This morning Aaron started work on preparing the stairs and landing for redecoration.
Later, Jackie drove Becky, Ian and me to Molly’s Den.
Becky, who has been undertaking extensive and detailed market research since applying for places for a father and daughter team on ‘Bargain Hunt’, the TV antiques competition programme, had not yet visited our local emporium. We came to see this trip as a training exercise. Contestants have one hour in which to make three purchases which are then sold at auction.
We have experienced enough rain in the last 72 hours to make parts of the Christchurch/Lymington Road resemble a lake. Molly’s Den suffered considerable leakage through the vast warehouse roof.
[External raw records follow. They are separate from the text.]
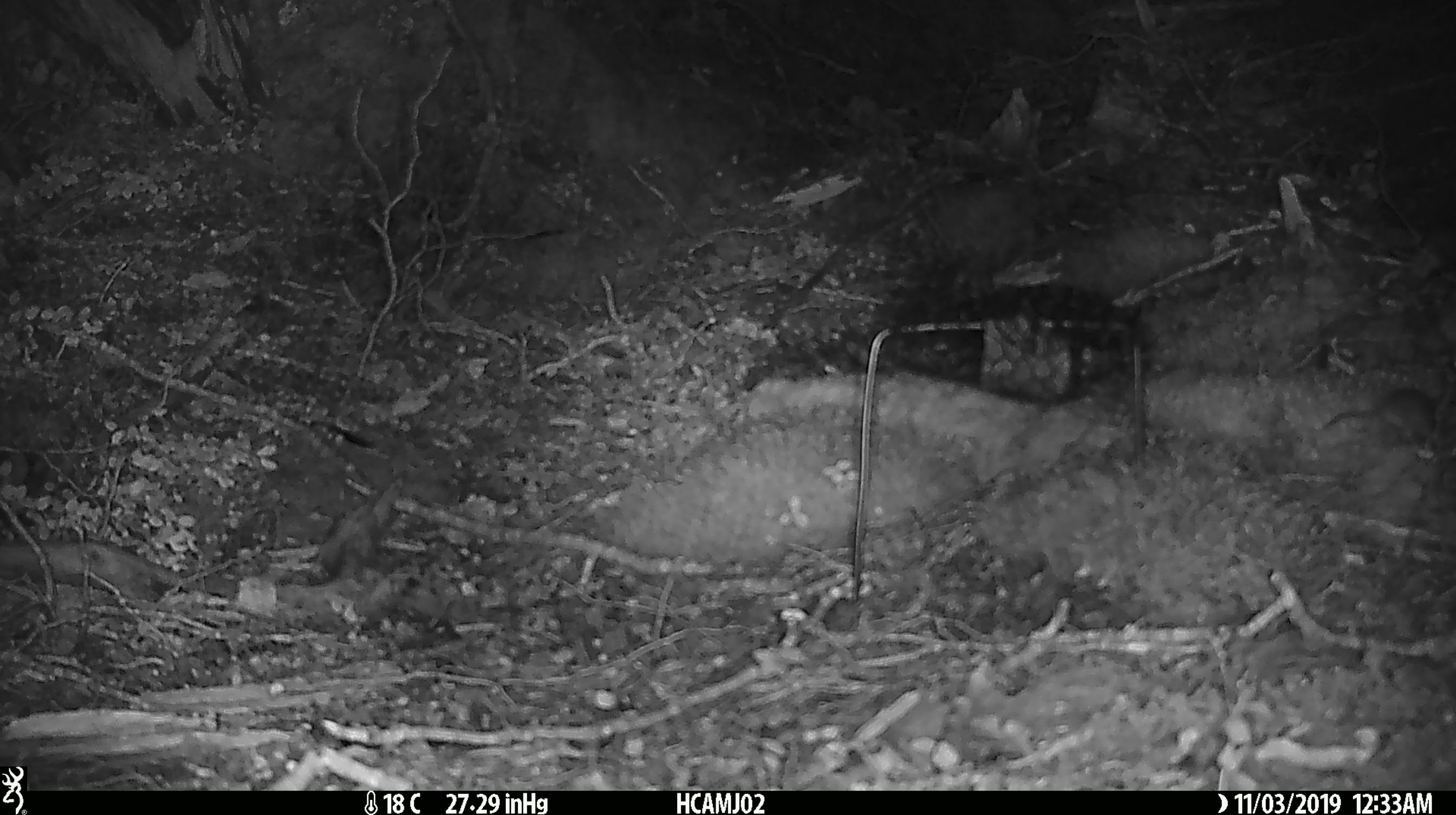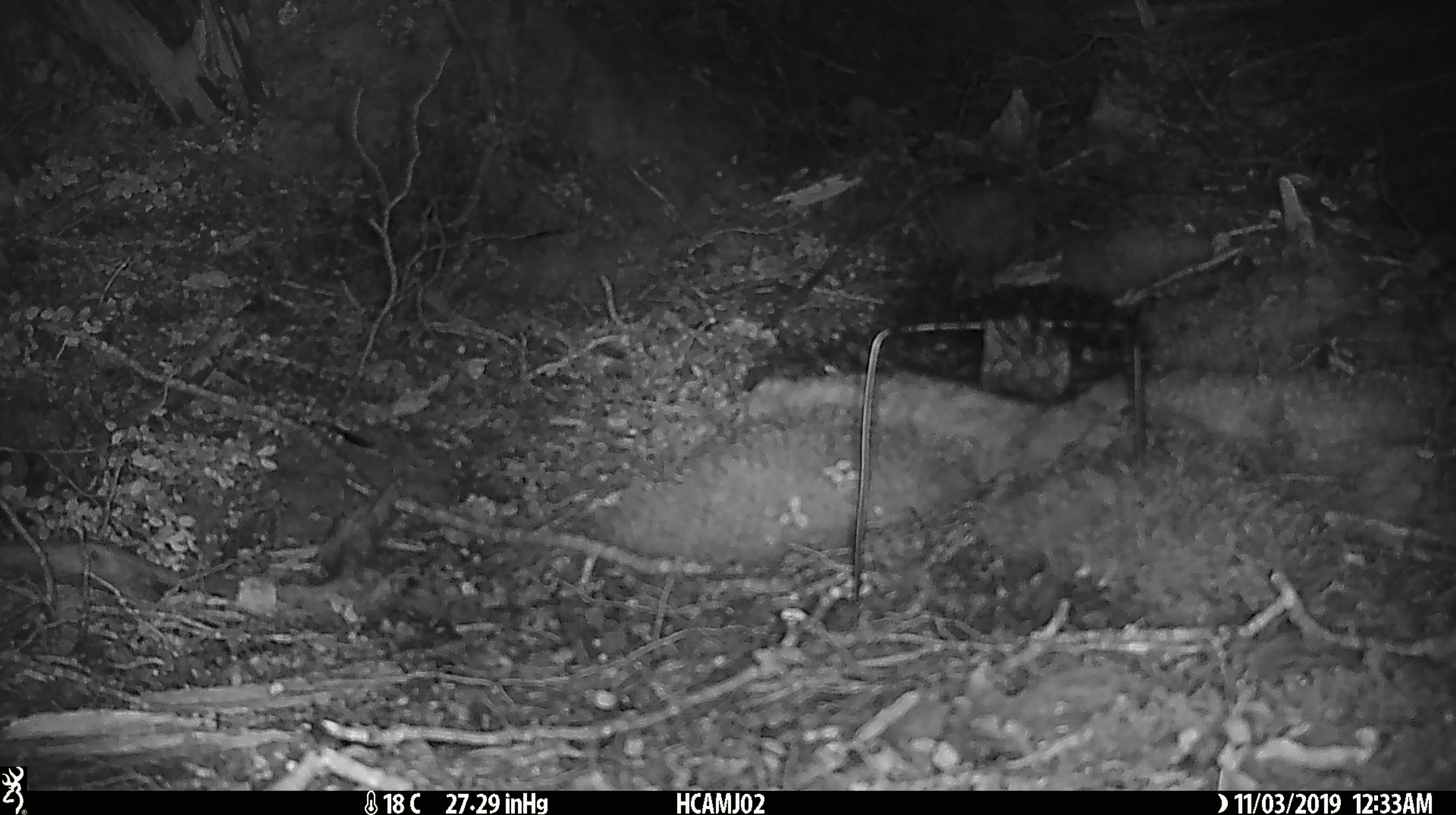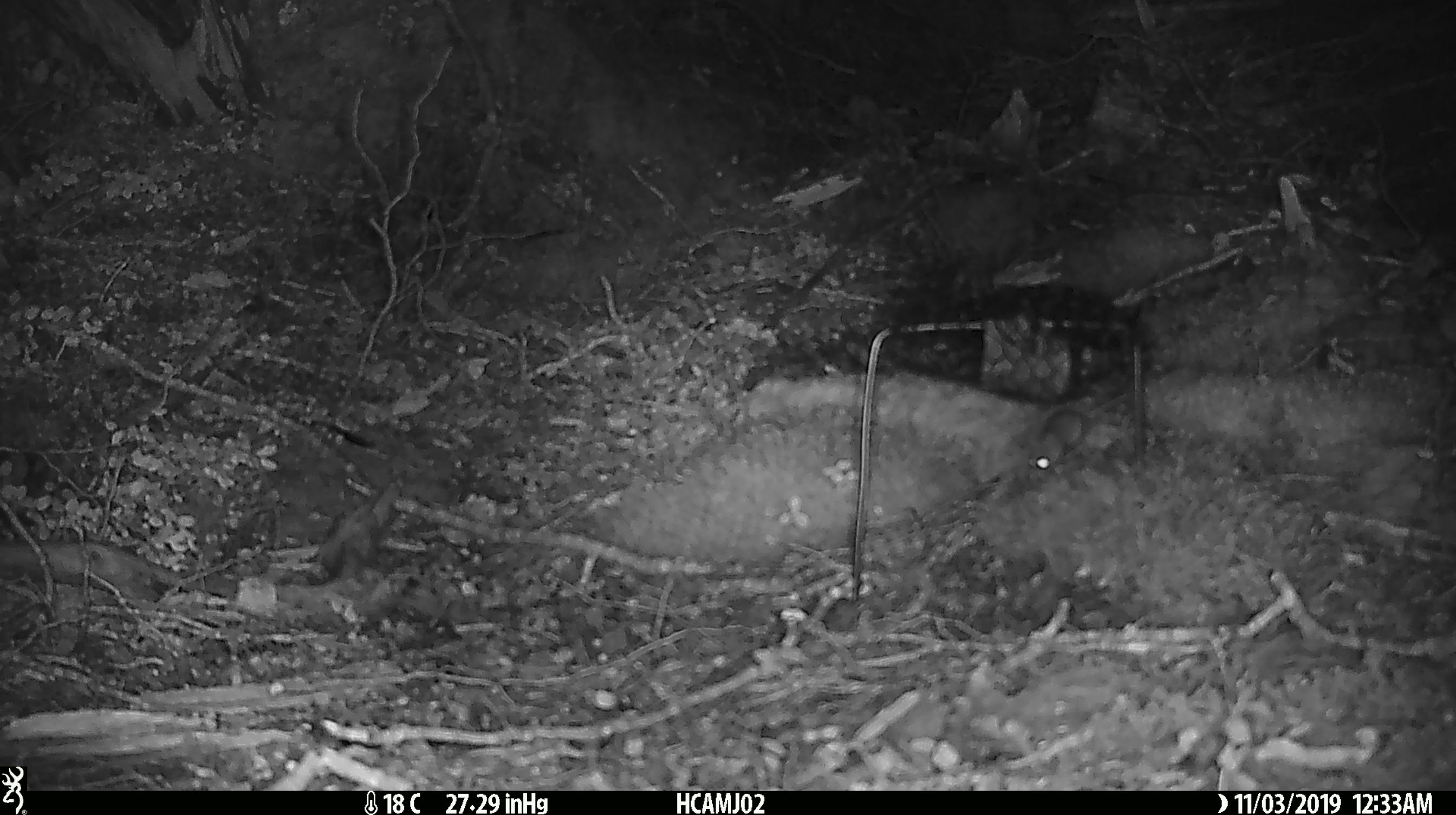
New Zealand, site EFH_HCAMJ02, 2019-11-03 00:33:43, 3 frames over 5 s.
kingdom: Animalia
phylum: Chordata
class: Mammalia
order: Rodentia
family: Muridae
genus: Mus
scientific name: Mus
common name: mouse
Mouse (Mus).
The staff had spent two and a half hours mopping up the water.
Most of the items for sale had been rescued, although the odd raindrops lingered.
We managed to cover all areas in our allotted hour, but did not make the required number of purchases. I bought Jackie an owl, and Ian bought Becky a brooch.
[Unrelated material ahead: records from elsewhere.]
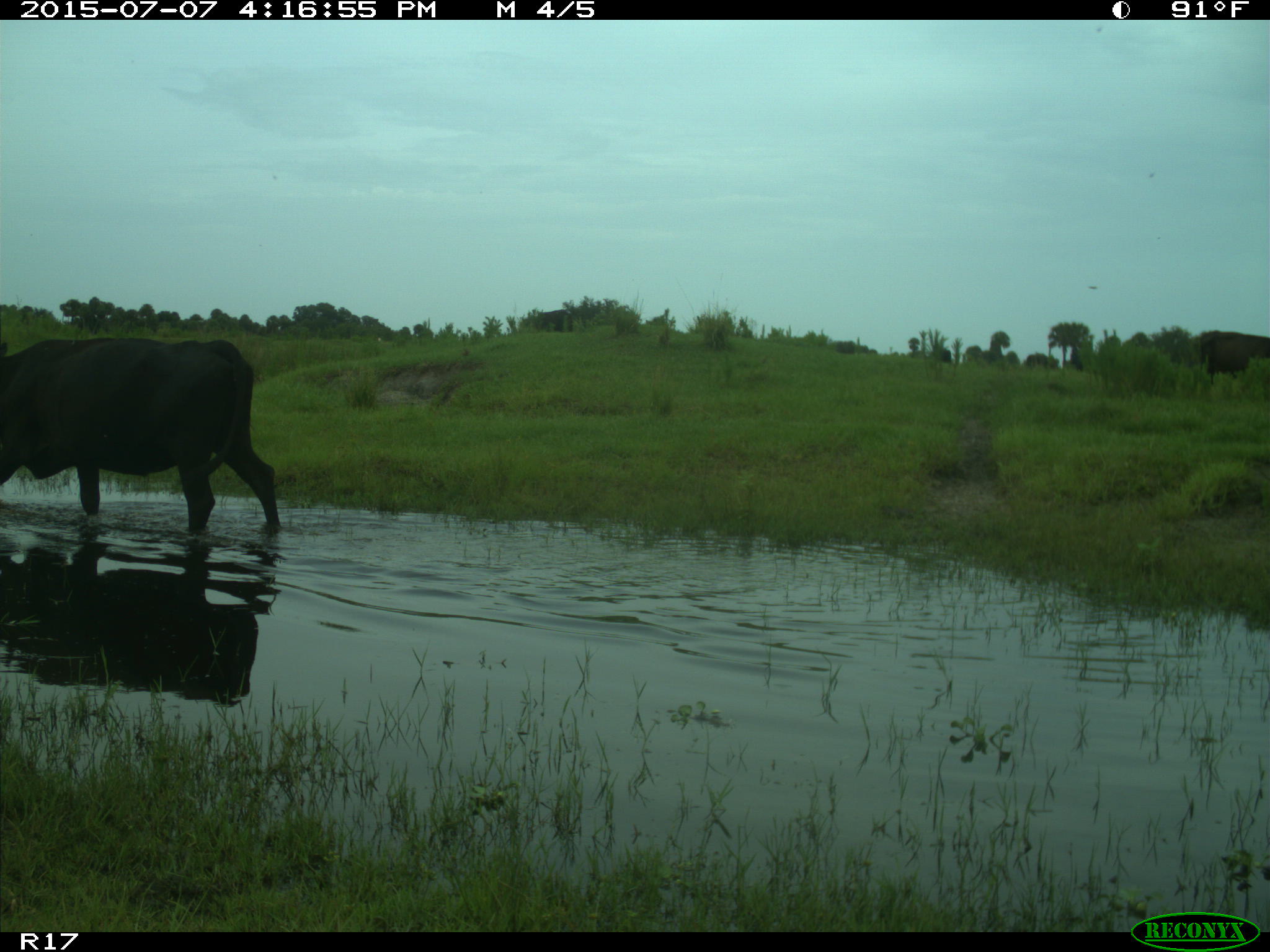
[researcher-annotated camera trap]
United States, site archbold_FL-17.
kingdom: Animalia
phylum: Chordata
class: Mammalia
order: Artiodactyla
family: Bovidae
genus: Bos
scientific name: Bos taurus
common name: domestic cow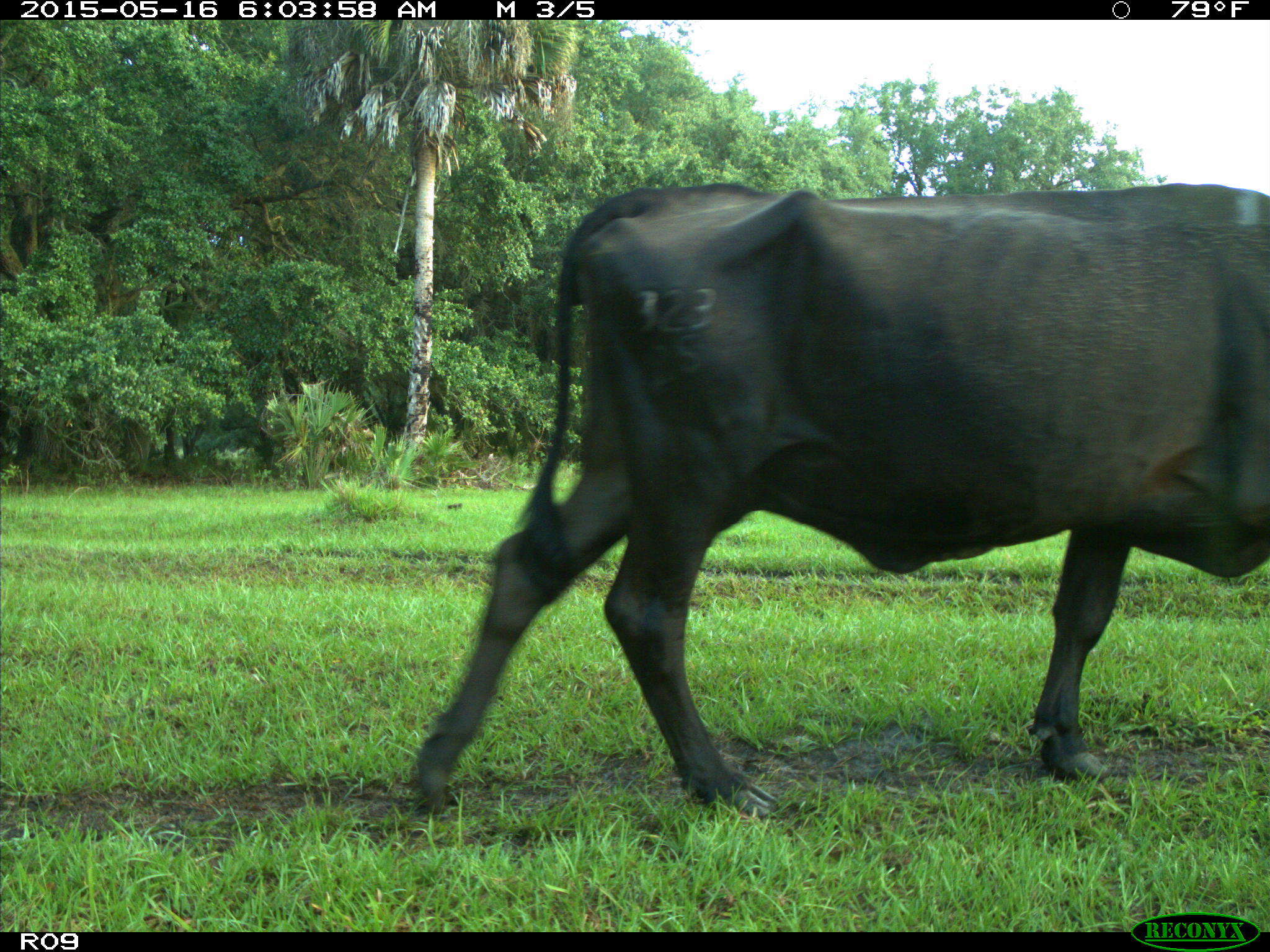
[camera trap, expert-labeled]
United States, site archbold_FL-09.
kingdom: Animalia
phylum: Chordata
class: Mammalia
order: Artiodactyla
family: Bovidae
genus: Bos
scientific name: Bos taurus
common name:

The presentations took place in Molly’s Pantry. When the two ladies received their brunches before Ian and me, they resolved my dilemma about being unable to photograph all the meals together by hamming up repetitions of their earlier delight.
Ian and I struggled through the plentiful all day brunches of excellent quality. The chef came to our table and apologised that he had run out of vine tomatoes. He needn’t have worried. The first-rate standard of the sausages, bacon, black pudding, baked beans, mushrooms, wedges of buttered toast, and perfectly fried eggs more than made up for it.
Jackie bought another two owls.
On our drive home we were reminded that every cloud has a silver lining. The rain had desisted and the sky was turning blue.
Close perusal of the pictures of Molly’s Pantry fare will render it unsurprising that neither Ian nor I required an evening meal, and a few samosas sufficed for the women.